Aerospike Backup Service (ABS)
Overview
The Aerospike Backup Service (ABS) runs on a virtual machine or Docker container and provides a set of REST API endpoints to back up and restore an Aerospike Database cluster. You can perform full and incremental backups and set different backup policies and schedules. There are also several monitoring endpoints to check backup information and the health of the service in general.
See Install for installation and setup instructions to get ABS connected to a sample database for testing.
ABS reads configurations from a YAML file provided when the service is launched. This file arranges the source database clusters, the destination storage, one or more backup policies, and one or more backup routines. See Configuration for details about these configuration files.
The ABS REST API can update the configuration and trigger backups on demand. Restore operations are performed with calls to the REST API. See API Usage Examples to learn how to use the REST API to perform common backup and restore tasks.
Use the OpenAPI generation script included in the GitHub repository to generate an OpenAPI specification for the service that you can host locally. A pre-built OpenAPI specification explaining all configuration and API parameters is also available in Swagger format hosted on GitHub here.
Backups made with ABS are compatible with the asbackup
and asrestore
tools.
Follow the instructions in Direct restore using a specific backup to restore backups done with asbackup
tool that are stored anywhere.
Monitoring
The service exposes a wide variety of system metrics that Prometheus can scrape, including the following application metrics:
Name | Description |
---|---|
aerospike_backup_service_runs_total | Successful backup runs counter |
aerospike_backup_service_incremental_runs_total | Successful incremental backup runs counter |
aerospike_backup_service_skip_total | Full backup skip counter |
aerospike_backup_service_incremental_skip_total | Incremental backup skip counter |
aerospike_backup_service_failure_total | Full backup failure counter |
aerospike_backup_service_incremental_failure_total | Incremental backup failure counter |
aerospike_backup_service_duration_millis | Full backup duration in milliseconds |
aerospike_backup_service_incremental_duration_millis | Incremental backup duration in milliseconds |
/metrics
exposes metrics on port 8000 for Prometheus to check performance of the backup service.
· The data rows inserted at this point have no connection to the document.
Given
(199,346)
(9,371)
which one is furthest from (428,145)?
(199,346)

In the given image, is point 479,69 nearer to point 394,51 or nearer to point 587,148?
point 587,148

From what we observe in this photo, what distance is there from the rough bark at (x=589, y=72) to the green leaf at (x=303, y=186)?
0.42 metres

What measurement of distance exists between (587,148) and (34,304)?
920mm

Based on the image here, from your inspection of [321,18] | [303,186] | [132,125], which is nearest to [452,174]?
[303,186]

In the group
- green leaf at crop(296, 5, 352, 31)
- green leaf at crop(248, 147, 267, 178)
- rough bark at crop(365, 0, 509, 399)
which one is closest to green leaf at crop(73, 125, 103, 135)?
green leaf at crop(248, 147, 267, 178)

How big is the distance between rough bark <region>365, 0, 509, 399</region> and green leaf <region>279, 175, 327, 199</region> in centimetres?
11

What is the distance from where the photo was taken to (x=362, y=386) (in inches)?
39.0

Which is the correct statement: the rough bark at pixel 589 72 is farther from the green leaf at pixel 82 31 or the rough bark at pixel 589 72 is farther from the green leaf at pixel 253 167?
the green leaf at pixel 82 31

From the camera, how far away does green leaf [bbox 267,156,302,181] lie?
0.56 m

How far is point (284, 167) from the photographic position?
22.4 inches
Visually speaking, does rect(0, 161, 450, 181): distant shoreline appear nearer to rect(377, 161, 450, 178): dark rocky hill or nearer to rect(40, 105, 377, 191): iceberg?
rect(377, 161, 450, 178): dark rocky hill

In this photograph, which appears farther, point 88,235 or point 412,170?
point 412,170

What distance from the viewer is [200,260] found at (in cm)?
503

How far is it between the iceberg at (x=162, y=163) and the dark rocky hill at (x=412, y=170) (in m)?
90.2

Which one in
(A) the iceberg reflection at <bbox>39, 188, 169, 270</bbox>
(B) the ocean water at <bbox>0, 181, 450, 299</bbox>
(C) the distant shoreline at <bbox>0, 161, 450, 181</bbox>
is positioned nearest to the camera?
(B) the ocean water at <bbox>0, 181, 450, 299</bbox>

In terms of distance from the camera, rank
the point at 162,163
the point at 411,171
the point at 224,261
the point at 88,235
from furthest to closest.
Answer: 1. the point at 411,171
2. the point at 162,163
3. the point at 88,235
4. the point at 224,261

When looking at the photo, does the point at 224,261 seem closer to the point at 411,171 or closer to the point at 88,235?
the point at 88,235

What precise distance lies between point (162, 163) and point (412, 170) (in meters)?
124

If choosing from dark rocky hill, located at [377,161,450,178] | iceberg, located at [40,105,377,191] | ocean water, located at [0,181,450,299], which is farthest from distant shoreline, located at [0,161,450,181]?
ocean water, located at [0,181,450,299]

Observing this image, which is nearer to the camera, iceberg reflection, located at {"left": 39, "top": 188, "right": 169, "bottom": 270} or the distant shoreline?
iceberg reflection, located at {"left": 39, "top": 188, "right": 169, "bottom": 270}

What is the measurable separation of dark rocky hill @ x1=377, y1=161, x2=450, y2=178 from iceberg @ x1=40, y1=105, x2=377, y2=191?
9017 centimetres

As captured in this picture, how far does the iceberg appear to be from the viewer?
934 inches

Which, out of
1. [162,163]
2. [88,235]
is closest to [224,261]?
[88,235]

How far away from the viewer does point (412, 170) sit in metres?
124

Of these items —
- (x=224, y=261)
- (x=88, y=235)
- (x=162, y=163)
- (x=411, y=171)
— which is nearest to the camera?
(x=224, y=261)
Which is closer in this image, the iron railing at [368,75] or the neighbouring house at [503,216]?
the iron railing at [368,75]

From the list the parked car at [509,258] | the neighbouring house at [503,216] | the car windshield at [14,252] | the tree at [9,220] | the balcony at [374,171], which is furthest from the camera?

See Prometheus documentation for instructions./health
allows monitoring systems to check the service health./ready
checks whether the service is able to handle requests./api-docs
serves the API documentation in Swagger UI format.
See the official Kubernetes documentation on liveness and readiness probes for more information.
FAQ
What happens when a backup doesn’t finish before another starts in the same routine?
Full Backups:
- Full backups may be run in parallel.
- Full backups always take priority over incremental backups. If an incremental backup is running when a full backup is scheduled, the full backup will start as planned, and the incremental backup will continue running without interruption.
Incremental Backups:
- Incremental backups are skipped if any other backup, full or incremental, is still running.
- Incremental backups will not run until at least one full backup has been successfully completed.
Can multiple backup routines be performed simultaneously?
Yes, multiple backup routines can run in parallel. Furthermore, it is possible to back up different namespaces from the same cluster using separate routines with different schedules, all running simultaneously.
To manage resource utilization, you can configure the aerospike-clusters.CLUSTER_NAME.max-parallel-scans
property to limit the number of read threads operating on a single cluster.
Which storage providers are supported?
The backup service supports the following storage providers:
- AWS S3 (or compatible services such as MinIO)
- Microsoft Azure
- Google Cloud Storage
- Local storage (files stored on the same machine where the backup service is running)